I think people should be getting refunds. Including for shenanigans with Opus.
I'm being careful with it, but I haven't had Fable reject requests to "harden" my code or "find issues" in auth-related modules, which you could use on someone else's code to find vulnerabilities.
i think Anthropic is playing too fast-and-loose with the whole "no publicity is bad publicity" schtick.

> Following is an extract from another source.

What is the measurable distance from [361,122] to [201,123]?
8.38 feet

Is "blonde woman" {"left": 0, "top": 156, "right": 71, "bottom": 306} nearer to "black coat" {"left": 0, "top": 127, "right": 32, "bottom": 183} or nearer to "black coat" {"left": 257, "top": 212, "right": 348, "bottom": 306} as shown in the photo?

Could it now start to add unnoticeable security holes into your system if you start writing security type code.
[flagged]
[flagged]
[flagged]
[flagged]
[flagged]
[flagged]
[dead]
[flagged]
[dead]
[dead]
[dead]
[dead]
[dead]
This is a clickbait article with a garbage title. From the actual article, the one quoted cybersecurity researcher is sane about it:
“But it is understandable as we are still in the early days and they are still adapting their guardrails. I am sure they are going to evolve over time as Anthropic and other frontier model companies will collaborate more with the current new generation of cybersecurity companies,” said Suiche, who is a member of the technical staff at Tolmo, an AI cybersecurity startup. “It’s better to catch more people than not enough when you do such a release and to relax the guardrails over time.”
Is the answer requiring licensing for certain use cases for AI? If you're asking questions that involve synthesising or modifying biologics, or anything that looks like cybersecurity research, you need to tie your real ID to the account?